Work instruction:
Please set down, word for word, each line from the one containing "order: Perissodactyla" through the final line of the records below, both included, and nothing else.

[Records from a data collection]
..........

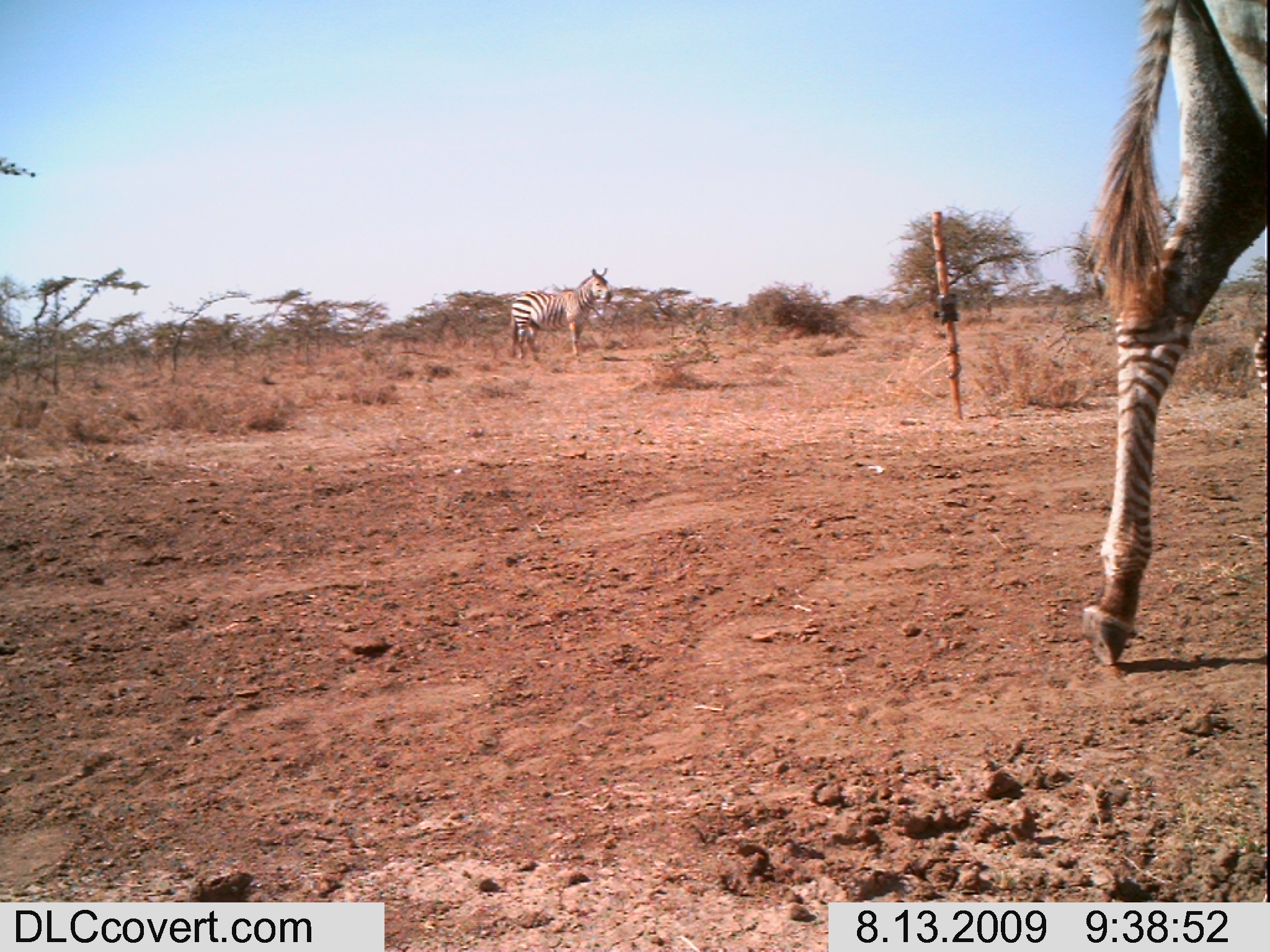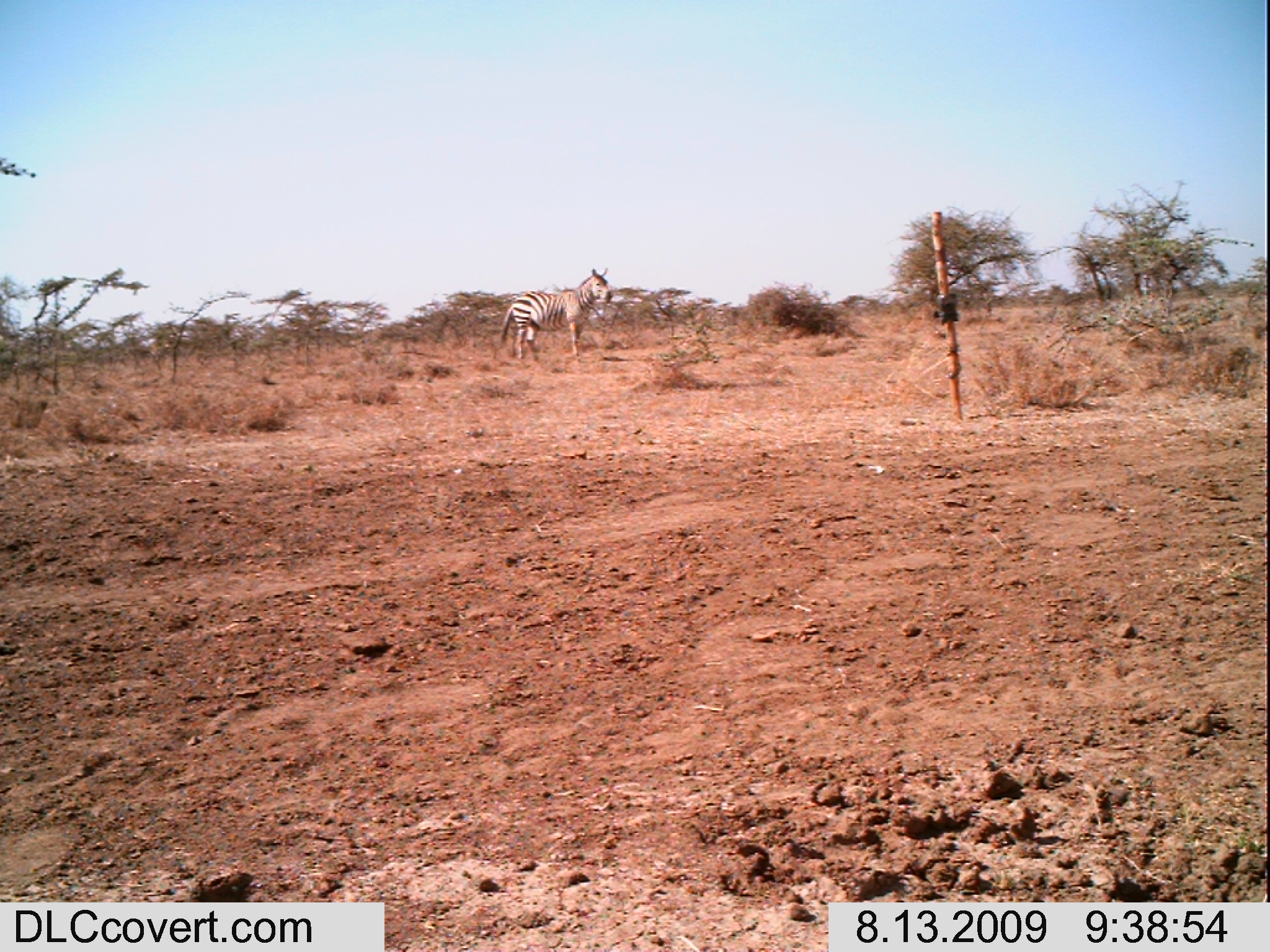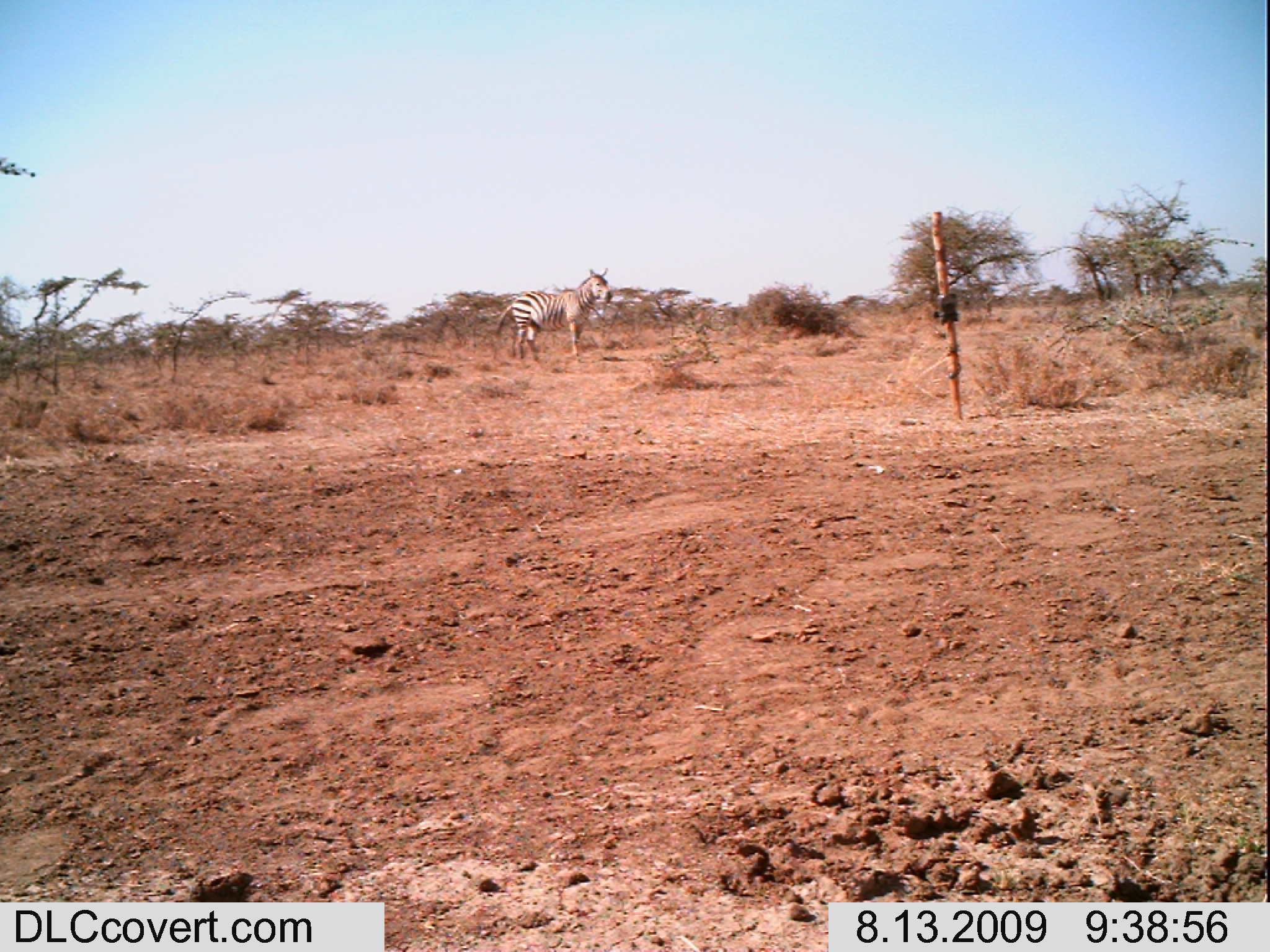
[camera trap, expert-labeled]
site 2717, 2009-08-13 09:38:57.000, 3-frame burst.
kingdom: Animalia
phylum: Chordata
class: Mammalia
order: Perissodactyla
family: Equidae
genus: Equus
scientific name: Equus quagga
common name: plains zebra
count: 2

..........

Exercise output:
order: Perissodactyla
family: Equidae
genus: Equus
scientific name: Equus quagga
common name: plains zebra
count: 2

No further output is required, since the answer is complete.